An Evil Guest is the story of a young, vain actress a hundred years in the future -- a future that has been carefully constructed to be very much like the 1930s, with a very few standard-SF emendations and many holes where we expect to find the standard furniture of our own society. She's a stage actress in a provincial New England city -- never named, though I suppose one is meant to assume it's Arkham, Massachussets -- which, in this world, is something one can earn at least a poor living from, unlike our own, where such theatricals are the hobby of amateurs.

Her name is Cassie Casey, and she's a bit of a ditz -- not overly so for an actress, particularly in the '30s mode Wolfe is emulating, but her head definitely contains more than the government recommended amount of air. She's pursued, for her gorgeousness and massive sex appeal rather than any more intellectual or even thespian qualities, by both Gideon Chase -- a private detective with high government connections, uncanny abilities, and ties with the only known extrasolar intelligent race -- and Bill Reis, the obligatory ridiculously rich and powerful man whom no one dares to cross.

Through a series of long but frustratingly undirected conversations and scenes that always seem to move the plot forward without quite bringing it into focus -- I did say this was a Gene Wolfe novel -- Cassie obsesses about her weight, becomes immensely famous as a stage actress in a minor city, is abducted and imperiled the requisite number of times, is maneuvered into bed by both of the above men and comes to intermittently believe she's in love with one or the other of them, and utterly fails to have any direct effect on any of the actions of the novel, which remain murky. (Note which of those verbs are active and which passive, and what that implies about Cassie and her role in the plot: she's decorative and desirable, like a valuable antique vase.) That's all par for the course for Wolfe; we don't read him for clear plots, conversations that remain on point and provide valuable information, liberated or even active female characters, or endings that make perfect sense the first time through.

Behind Cassie's story is some larger series of events, which have a slight Lovecraftian flavor, particularly near the end.

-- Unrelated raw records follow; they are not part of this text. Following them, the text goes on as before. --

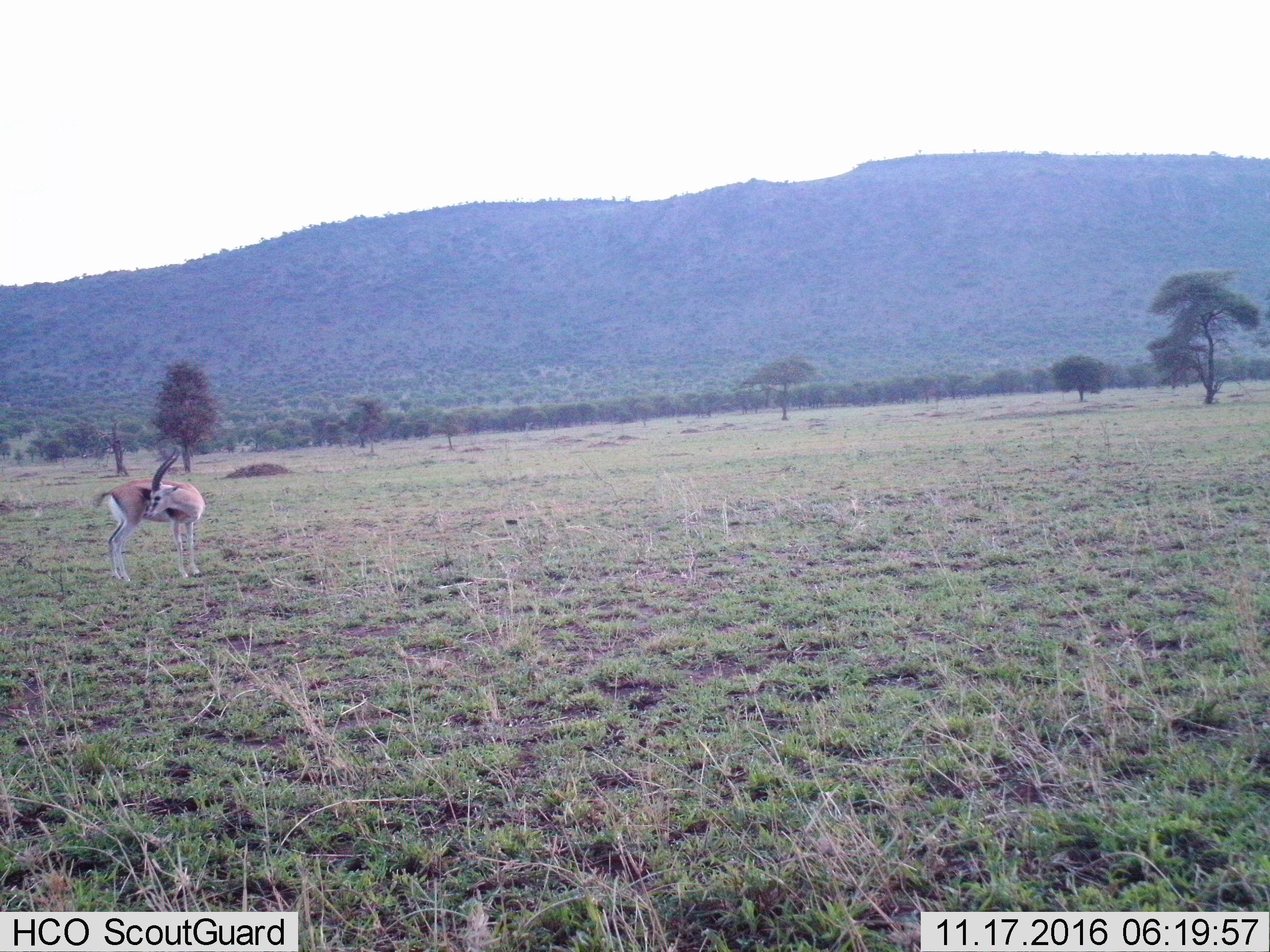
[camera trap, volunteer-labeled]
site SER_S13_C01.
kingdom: Animalia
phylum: Chordata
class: Mammalia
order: Artiodactyla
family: Bovidae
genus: Eudorcas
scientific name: Eudorcas thomsonii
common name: thomson's gazelle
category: gazellethomsons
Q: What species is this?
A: Gazellethomsons (thomson's gazelle) (Eudorcas thomsonii).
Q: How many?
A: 1.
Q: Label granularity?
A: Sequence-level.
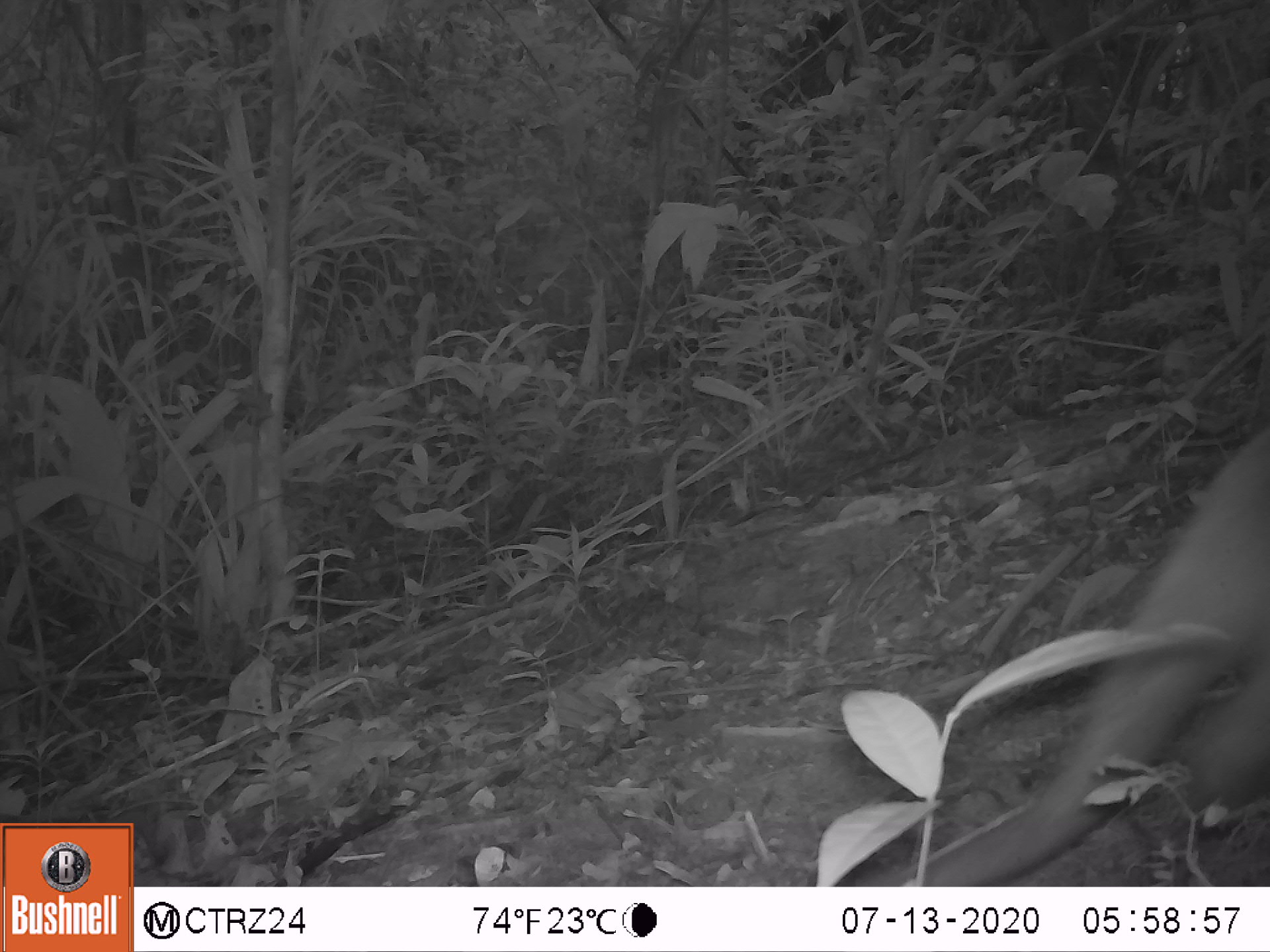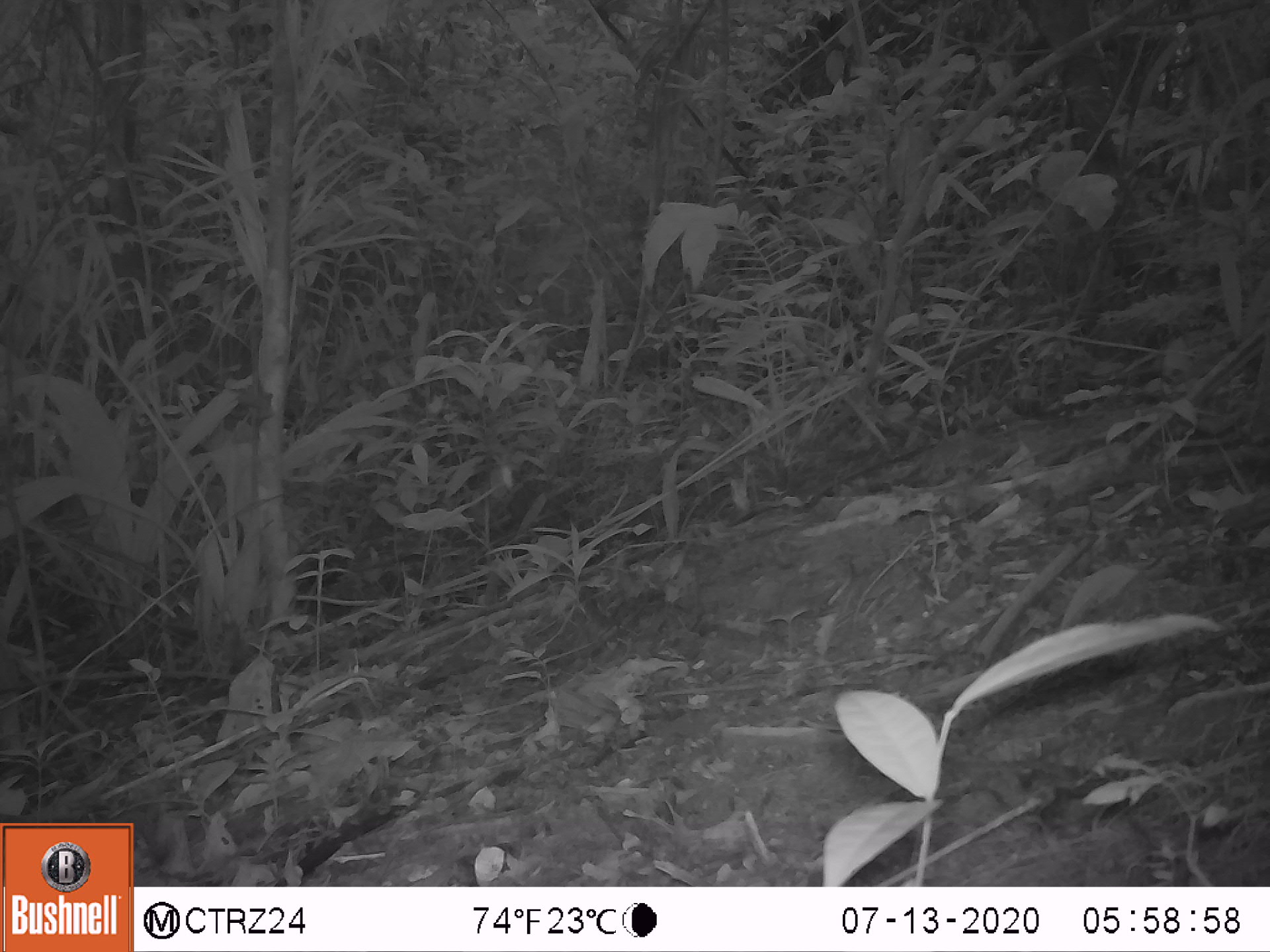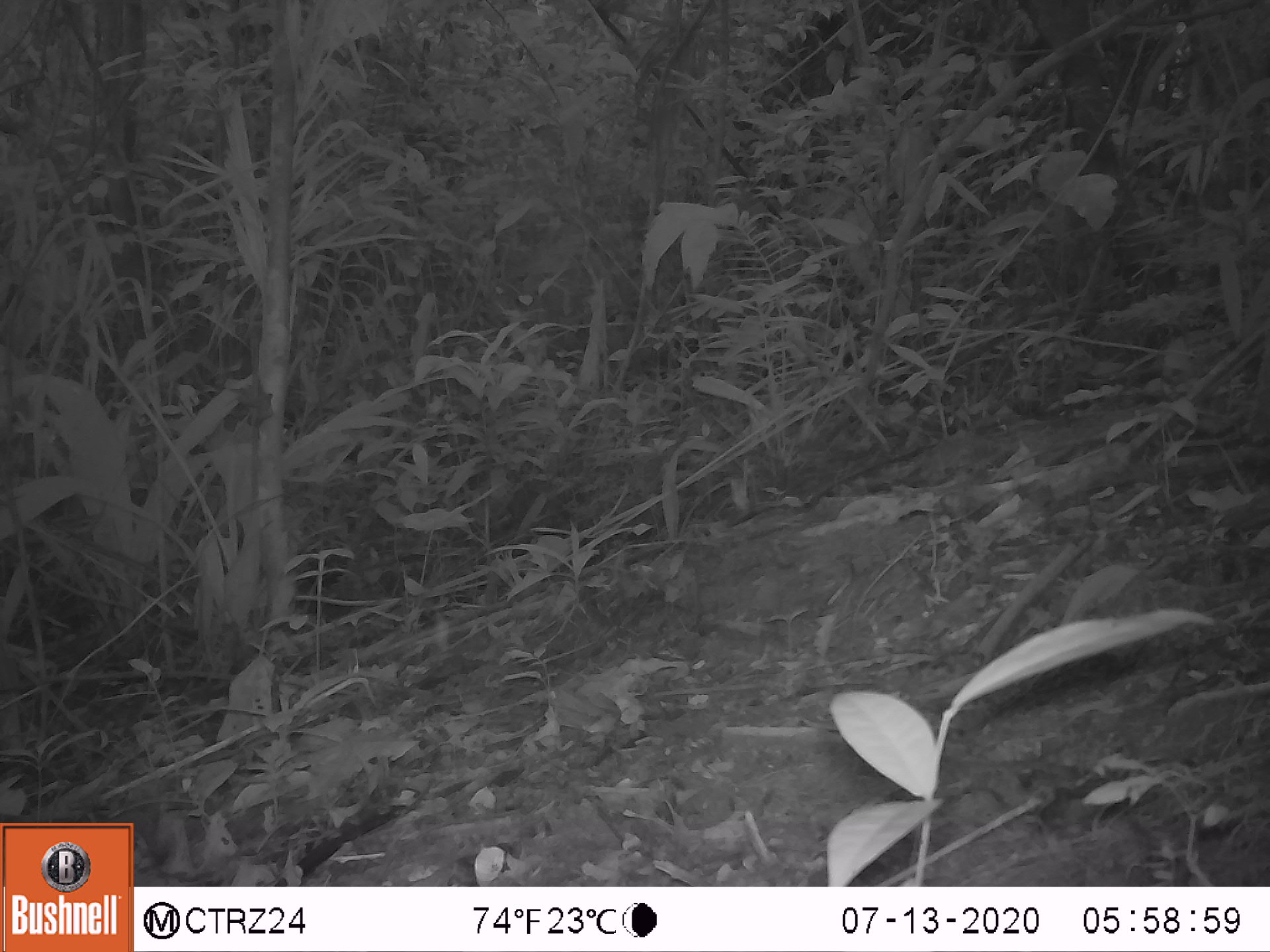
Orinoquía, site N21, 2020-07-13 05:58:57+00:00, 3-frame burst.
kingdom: Animalia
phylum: Chordata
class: Mammalia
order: Pilosa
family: Myrmecophagidae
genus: Tamandua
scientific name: Tamandua tetradactyla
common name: southern tamandua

But those events never come into the center of this book, and we're left, as so often with Wolfe, to figure them out from hints and lacunae in the story we thought we were reading.

An Evil Guest is wryly funny much of the time, and deeply pleasurable to read on a sentence-by-sentence level. But readers must adapt to the standards of a Wolfe novel if they want to avoid excessive grinding of their teeth during the reading, and some -- particularly women and those who enjoy direct, linear plots -- will have particular trouble doing so. This is not a major Wolfe novel, but it's successful on its own terms, and would, like most Wolfe, reward re-reading for those who can find enjoyment in it the first time around.